• _Task goal_:
In the material below, find each line that contains the word "shown" and report every such line in full.

• _Dataset records_:
* * * * * * *
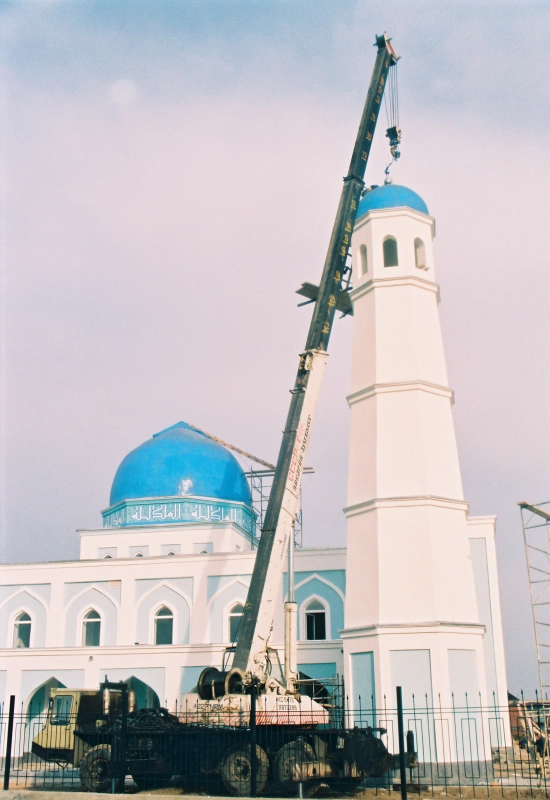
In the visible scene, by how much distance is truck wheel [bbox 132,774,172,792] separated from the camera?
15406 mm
* * * * * * *
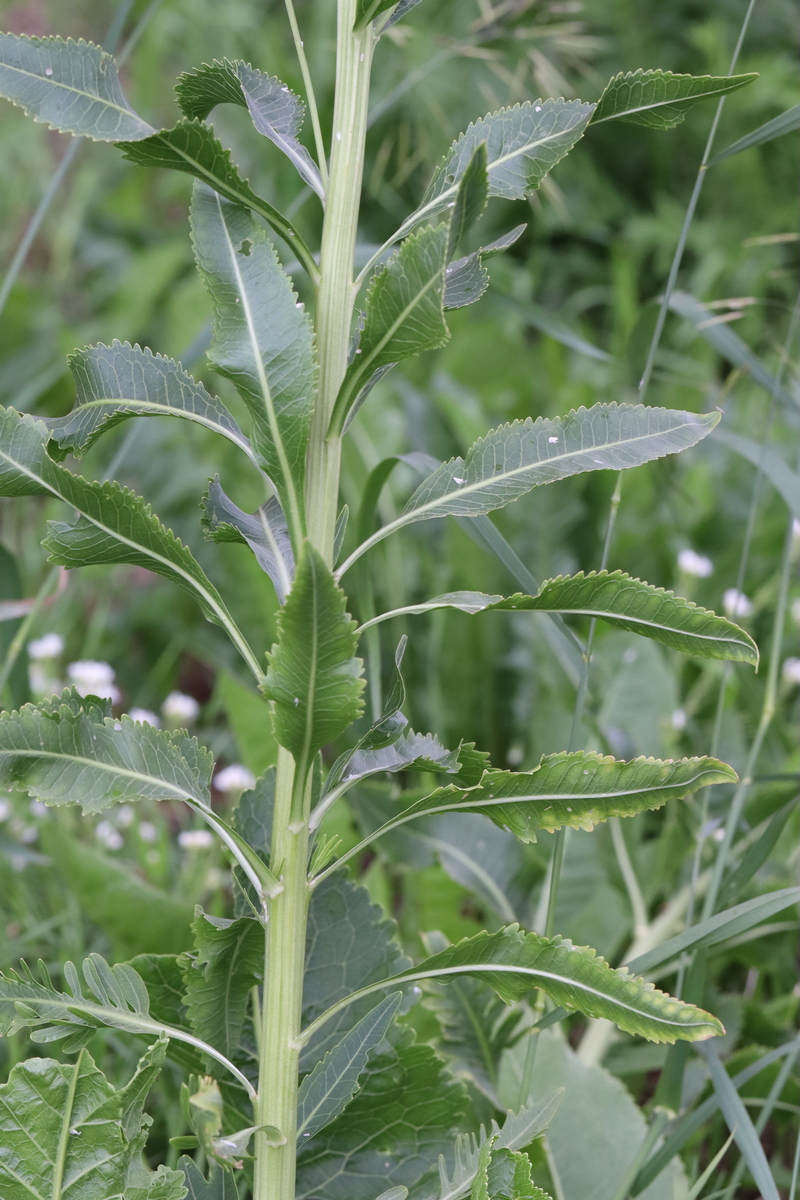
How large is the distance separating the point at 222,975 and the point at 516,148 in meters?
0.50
* * * * * * *
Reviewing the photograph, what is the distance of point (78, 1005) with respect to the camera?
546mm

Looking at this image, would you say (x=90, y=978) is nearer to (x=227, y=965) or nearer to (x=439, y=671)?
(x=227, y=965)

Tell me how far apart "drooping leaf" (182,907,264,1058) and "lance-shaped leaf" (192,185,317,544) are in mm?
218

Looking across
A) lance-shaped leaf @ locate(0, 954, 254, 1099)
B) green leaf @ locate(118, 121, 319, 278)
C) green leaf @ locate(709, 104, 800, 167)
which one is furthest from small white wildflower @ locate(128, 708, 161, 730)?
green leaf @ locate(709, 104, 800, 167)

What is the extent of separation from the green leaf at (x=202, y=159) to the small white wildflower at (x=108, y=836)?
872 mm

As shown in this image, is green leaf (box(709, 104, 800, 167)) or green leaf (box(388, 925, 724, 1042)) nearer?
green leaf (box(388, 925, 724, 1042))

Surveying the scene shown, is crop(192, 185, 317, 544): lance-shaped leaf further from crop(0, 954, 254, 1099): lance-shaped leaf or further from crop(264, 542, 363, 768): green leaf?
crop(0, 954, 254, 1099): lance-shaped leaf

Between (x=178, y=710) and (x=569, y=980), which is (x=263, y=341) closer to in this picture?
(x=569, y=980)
* * * * * * *
• _Complete output_:
As shown in this image, is green leaf (box(709, 104, 800, 167)) or green leaf (box(388, 925, 724, 1042)) nearer?
Surveying the scene shown, is crop(192, 185, 317, 544): lance-shaped leaf further from crop(0, 954, 254, 1099): lance-shaped leaf or further from crop(264, 542, 363, 768): green leaf?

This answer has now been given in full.